All this work is happening at a pace and with a transparency that defy industry norms. Hitchcock says that in Zoom meetings, researchers may not even know who works for what company. While the compounds being developed are encouraging, everyone cautions that none of them will be ready for human testing in time for this pandemic.
The industry scientists are also acutely aware that drug firms tend to lose interest in infectious disease projects when a pathogenic threat fades. They claim that one prerequisite for participating in the alliance—aside from openness with data and the understanding that the effort is philanthropic—is a commitment to keep plugging away at pan-coronavirus inhibitors after society starts to reopen.
Takeda, for one, says it will commit to “a 2-year-plus program to bring a molecule forward,” Plump says.
And even as they pool resources, the executives acknowledge that their capabilities are not comprehensive. “One thing we really need to put in place is downstream virology support and animal model support,” says John Tallarico, NIBR’s head of chemical biology and therapeutics. Novartis is discussing whether the right strategy is working with academic collaborators, contract research firms, or both, he notes.

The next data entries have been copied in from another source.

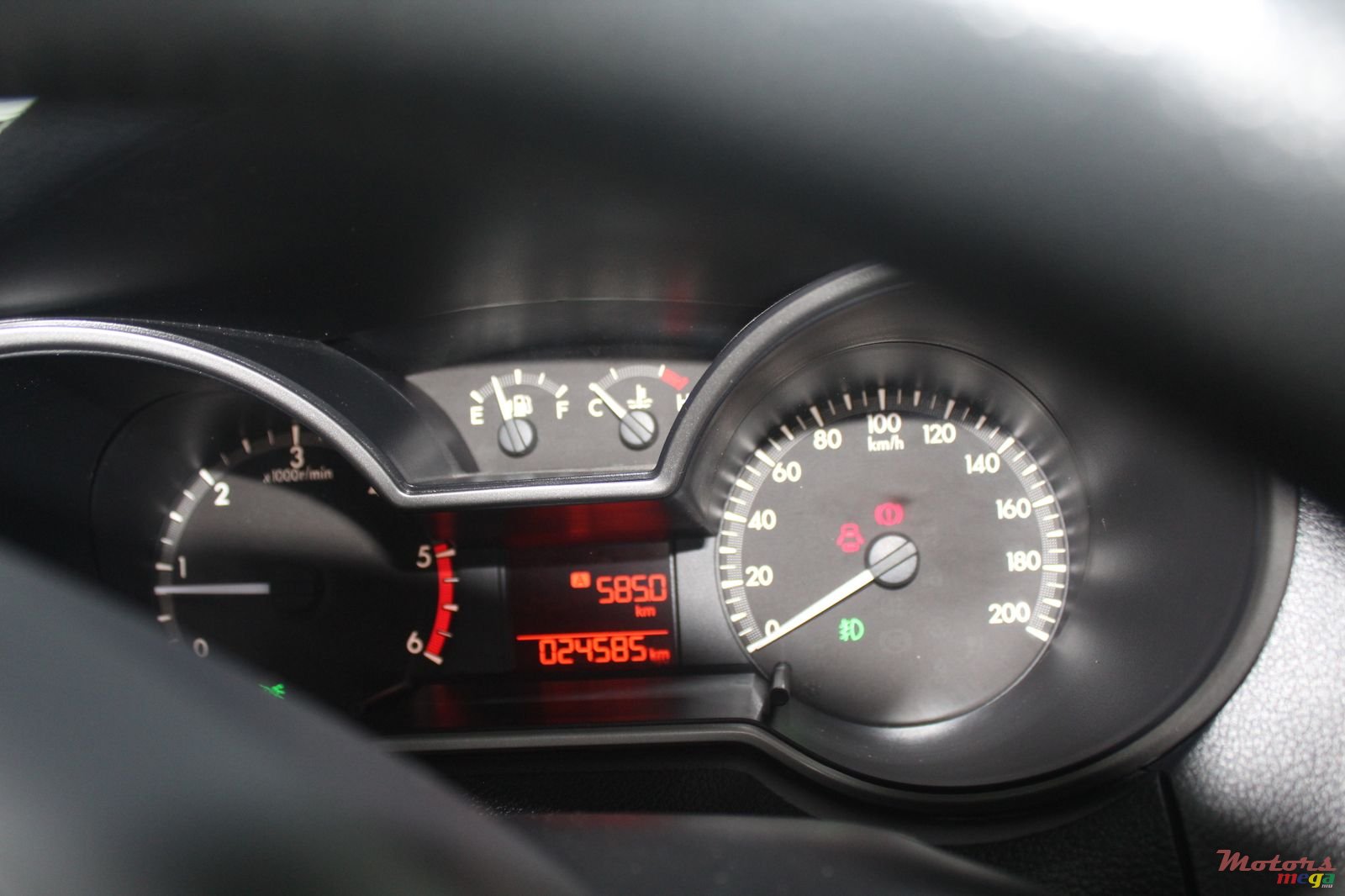 2019' Mazda BT-50 4X4 SPORT LOOK photo #7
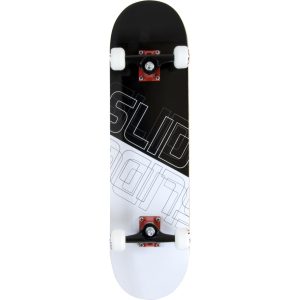 Slide Skateboard 31-Zoll Double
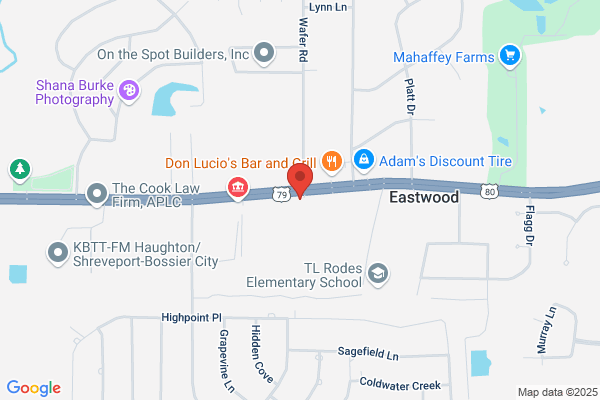 Ronnie's Barber & Style Shop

Novartis is “perfectly comfortable” putting the assays, reagents, and protocols it develops into the public domain, Bradner says. “What could be better for humanity than the race for main-protease inhibitors to become competitive?”
That sounds like good public relations, but Bradner insists that’s not the aim. “This isn’t altruism. This is ruthlessly strategic.” The overarching goal, he says, is for the scientific community to come up with a solution to this—or the next—pandemic.